▽
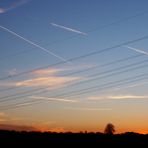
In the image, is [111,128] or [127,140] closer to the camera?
[127,140]

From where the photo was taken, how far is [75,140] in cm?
7125

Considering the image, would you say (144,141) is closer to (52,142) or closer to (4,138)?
(52,142)

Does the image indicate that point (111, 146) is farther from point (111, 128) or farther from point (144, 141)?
point (111, 128)

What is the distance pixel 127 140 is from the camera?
7388 cm

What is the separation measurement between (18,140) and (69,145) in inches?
371

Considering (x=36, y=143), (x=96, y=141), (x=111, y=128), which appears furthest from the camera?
(x=111, y=128)

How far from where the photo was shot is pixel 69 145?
6694cm

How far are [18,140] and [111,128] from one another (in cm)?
8422

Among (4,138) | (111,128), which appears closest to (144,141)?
(4,138)

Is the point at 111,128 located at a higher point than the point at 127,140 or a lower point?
higher

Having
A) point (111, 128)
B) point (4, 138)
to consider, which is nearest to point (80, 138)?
point (4, 138)

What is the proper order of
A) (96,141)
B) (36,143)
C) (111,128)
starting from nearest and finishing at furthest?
(36,143) → (96,141) → (111,128)

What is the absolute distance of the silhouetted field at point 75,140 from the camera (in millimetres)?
65500

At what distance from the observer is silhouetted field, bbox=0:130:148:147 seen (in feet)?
215
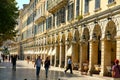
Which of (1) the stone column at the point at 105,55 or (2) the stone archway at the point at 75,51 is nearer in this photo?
(1) the stone column at the point at 105,55

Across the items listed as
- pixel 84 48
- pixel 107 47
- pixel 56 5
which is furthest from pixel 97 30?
pixel 56 5

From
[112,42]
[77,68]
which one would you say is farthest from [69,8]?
[112,42]

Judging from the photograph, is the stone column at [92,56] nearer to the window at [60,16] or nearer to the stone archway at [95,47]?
the stone archway at [95,47]

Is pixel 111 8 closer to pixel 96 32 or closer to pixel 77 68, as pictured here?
pixel 96 32

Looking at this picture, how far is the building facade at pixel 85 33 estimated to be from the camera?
29.7 metres

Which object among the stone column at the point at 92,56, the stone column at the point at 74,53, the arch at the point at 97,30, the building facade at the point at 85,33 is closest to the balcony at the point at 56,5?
the building facade at the point at 85,33

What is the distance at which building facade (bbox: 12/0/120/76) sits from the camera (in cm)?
2966

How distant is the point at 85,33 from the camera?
36281 millimetres

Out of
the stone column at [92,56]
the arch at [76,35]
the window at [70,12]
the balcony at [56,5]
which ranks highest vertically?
the balcony at [56,5]

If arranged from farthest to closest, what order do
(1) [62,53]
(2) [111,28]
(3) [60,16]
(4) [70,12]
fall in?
(3) [60,16] → (1) [62,53] → (4) [70,12] → (2) [111,28]

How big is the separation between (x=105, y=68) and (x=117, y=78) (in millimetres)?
14488

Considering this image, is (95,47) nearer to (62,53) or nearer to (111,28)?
(111,28)

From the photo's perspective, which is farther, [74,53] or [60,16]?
[60,16]

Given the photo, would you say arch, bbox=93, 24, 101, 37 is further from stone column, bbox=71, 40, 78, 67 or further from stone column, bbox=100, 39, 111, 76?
stone column, bbox=71, 40, 78, 67
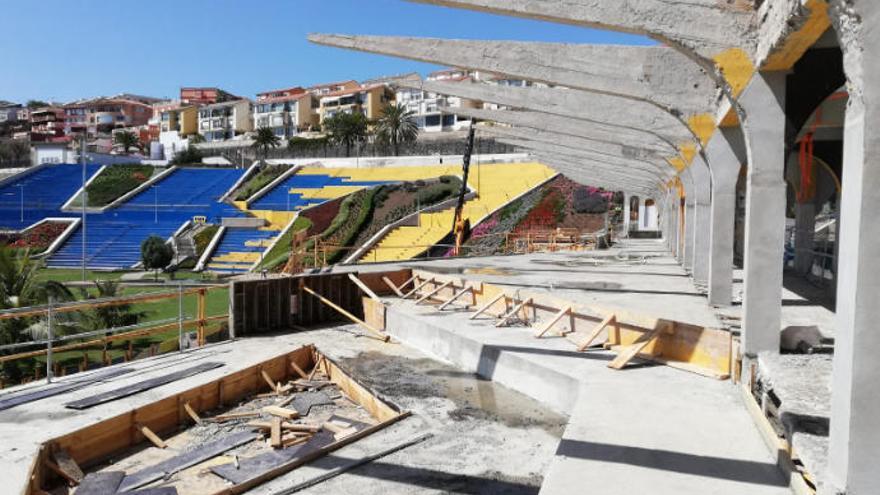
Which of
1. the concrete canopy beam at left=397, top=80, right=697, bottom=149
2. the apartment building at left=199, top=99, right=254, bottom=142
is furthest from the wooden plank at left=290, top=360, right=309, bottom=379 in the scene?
the apartment building at left=199, top=99, right=254, bottom=142

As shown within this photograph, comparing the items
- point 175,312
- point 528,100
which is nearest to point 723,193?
point 528,100

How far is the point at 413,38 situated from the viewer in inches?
326

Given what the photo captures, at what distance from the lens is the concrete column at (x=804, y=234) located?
16562mm

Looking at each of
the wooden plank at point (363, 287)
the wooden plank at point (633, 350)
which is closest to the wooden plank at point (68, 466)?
the wooden plank at point (633, 350)

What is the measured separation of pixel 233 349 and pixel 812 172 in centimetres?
1474

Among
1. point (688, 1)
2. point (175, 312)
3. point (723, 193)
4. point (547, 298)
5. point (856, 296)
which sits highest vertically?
point (688, 1)

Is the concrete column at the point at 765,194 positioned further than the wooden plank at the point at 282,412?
No

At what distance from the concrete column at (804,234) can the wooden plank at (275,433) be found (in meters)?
13.6

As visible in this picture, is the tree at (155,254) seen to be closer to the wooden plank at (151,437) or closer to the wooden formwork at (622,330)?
the wooden formwork at (622,330)

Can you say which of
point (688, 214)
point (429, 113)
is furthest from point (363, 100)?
point (688, 214)

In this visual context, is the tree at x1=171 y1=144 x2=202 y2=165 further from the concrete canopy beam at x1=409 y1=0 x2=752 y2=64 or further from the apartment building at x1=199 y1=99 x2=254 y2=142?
the concrete canopy beam at x1=409 y1=0 x2=752 y2=64

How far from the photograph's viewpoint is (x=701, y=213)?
1362 cm

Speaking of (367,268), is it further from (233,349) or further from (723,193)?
(723,193)

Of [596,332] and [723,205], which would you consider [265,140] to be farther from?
△
=== Exercise directions ===
Copy out every row above word for word, leaving out the pictures.

=== The answer ===
In the image, is [111,128] or [127,140] closer to the camera?
[127,140]

From where the photo was taken, how far is [75,140] in cm?
7125

Considering the image, would you say (144,141) is closer to (52,142) or closer to (4,138)?
(52,142)

Does the image indicate that point (111, 146) is farther from point (111, 128) or farther from point (144, 141)?
point (111, 128)

What is the distance pixel 127 140 is from the camera?
7388 cm

What is the separation measurement between (18,140) and (69,145) in inches?
371

Considering (x=36, y=143), (x=96, y=141), (x=111, y=128), which appears furthest from the camera?
(x=111, y=128)

How far from where the photo was shot is pixel 69 145?
6694cm

How far are [18,140] and [111,128] from one another (in cm)?
8422

Among (4,138) | (111,128), which appears closest to (144,141)?
(4,138)

Is the point at 111,128 located at a higher point than the point at 127,140 or a lower point?
higher

Having
A) point (111, 128)
B) point (4, 138)
to consider, which is nearest to point (80, 138)?
point (4, 138)

What is the proper order of
A) (96,141)
B) (36,143)
C) (111,128)
starting from nearest and finishing at furthest?
(36,143) → (96,141) → (111,128)

What is the absolute distance of the silhouetted field at point 75,140 from the camera (in millimetres)?
65500

At what distance from the observer is silhouetted field, bbox=0:130:148:147 seen (in feet)?
215
Which of (1) the stone column at the point at 105,55 or (2) the stone archway at the point at 75,51 is nearer in this photo?
(1) the stone column at the point at 105,55

Across the items listed as
- pixel 84 48
- pixel 107 47
- pixel 56 5
which is furthest from pixel 97 30?
pixel 56 5

From
[112,42]
[77,68]
which one would you say is farthest from [69,8]?
[112,42]

Judging from the photograph, is the stone column at [92,56] nearer to the window at [60,16] or nearer to the stone archway at [95,47]?
the stone archway at [95,47]

Is pixel 111 8 closer to pixel 96 32 or closer to pixel 77 68, as pictured here?
pixel 96 32

Looking at this picture, how far is the building facade at pixel 85 33 estimated to be from the camera?
29.7 metres

Which object among the stone column at the point at 92,56, the stone column at the point at 74,53, the arch at the point at 97,30, the building facade at the point at 85,33 is closest to the balcony at the point at 56,5?
the building facade at the point at 85,33

What is the distance at which building facade (bbox: 12/0/120/76) sits from the camera (in cm)?
2966

How distant is the point at 85,33 from the camera?
36281 millimetres

Out of
the stone column at [92,56]
the arch at [76,35]
the window at [70,12]
the balcony at [56,5]
which ranks highest vertically?
the balcony at [56,5]

If arranged from farthest to closest, what order do
(1) [62,53]
(2) [111,28]
(3) [60,16]
(4) [70,12]
fall in?
(3) [60,16] → (1) [62,53] → (4) [70,12] → (2) [111,28]

How big is the separation between (x=105, y=68) and (x=117, y=78) (in millimetres)?
14488

Considering this image, is (95,47) nearer to (62,53) or nearer to (111,28)?
(111,28)

From the photo's perspective, which is farther, [74,53] or [60,16]?
[60,16]

Given the photo, would you say arch, bbox=93, 24, 101, 37 is further from stone column, bbox=71, 40, 78, 67 or further from stone column, bbox=100, 39, 111, 76?
stone column, bbox=71, 40, 78, 67
Which of
1. the concrete canopy beam at left=397, top=80, right=697, bottom=149
2. the apartment building at left=199, top=99, right=254, bottom=142
is furthest from the wooden plank at left=290, top=360, right=309, bottom=379 in the scene?
the apartment building at left=199, top=99, right=254, bottom=142

As shown within this photograph, comparing the items
- point 175,312
- point 528,100
which is nearest to point 723,193?
point 528,100

How far is the point at 413,38 situated from the viewer in inches?
326

Given what the photo captures, at what distance from the lens is the concrete column at (x=804, y=234) located?
16562mm

Looking at each of
the wooden plank at point (363, 287)
the wooden plank at point (633, 350)
which is closest to the wooden plank at point (68, 466)?
the wooden plank at point (633, 350)

What is the measured separation of pixel 233 349 and pixel 812 172 in centimetres?
1474

Among
1. point (688, 1)
2. point (175, 312)
3. point (723, 193)
4. point (547, 298)
5. point (856, 296)
which sits highest vertically?
point (688, 1)

Is the concrete column at the point at 765,194 positioned further than the wooden plank at the point at 282,412?
No

At what distance from the concrete column at (804,234) can the wooden plank at (275,433) be found (in meters)?
13.6

As visible in this picture, is the tree at (155,254) seen to be closer to the wooden plank at (151,437) or closer to the wooden formwork at (622,330)?
the wooden formwork at (622,330)

Can you say which of
point (688, 214)
point (429, 113)
is furthest from point (363, 100)?
point (688, 214)

In this visual context, is the tree at x1=171 y1=144 x2=202 y2=165 further from the concrete canopy beam at x1=409 y1=0 x2=752 y2=64 or further from the apartment building at x1=199 y1=99 x2=254 y2=142?
the concrete canopy beam at x1=409 y1=0 x2=752 y2=64

How far from the photograph's viewpoint is (x=701, y=213)?
1362 cm

Speaking of (367,268), is it further from (233,349) or further from (723,193)?
(723,193)

Of [596,332] and [723,205], which would you consider [265,140] to be farther from?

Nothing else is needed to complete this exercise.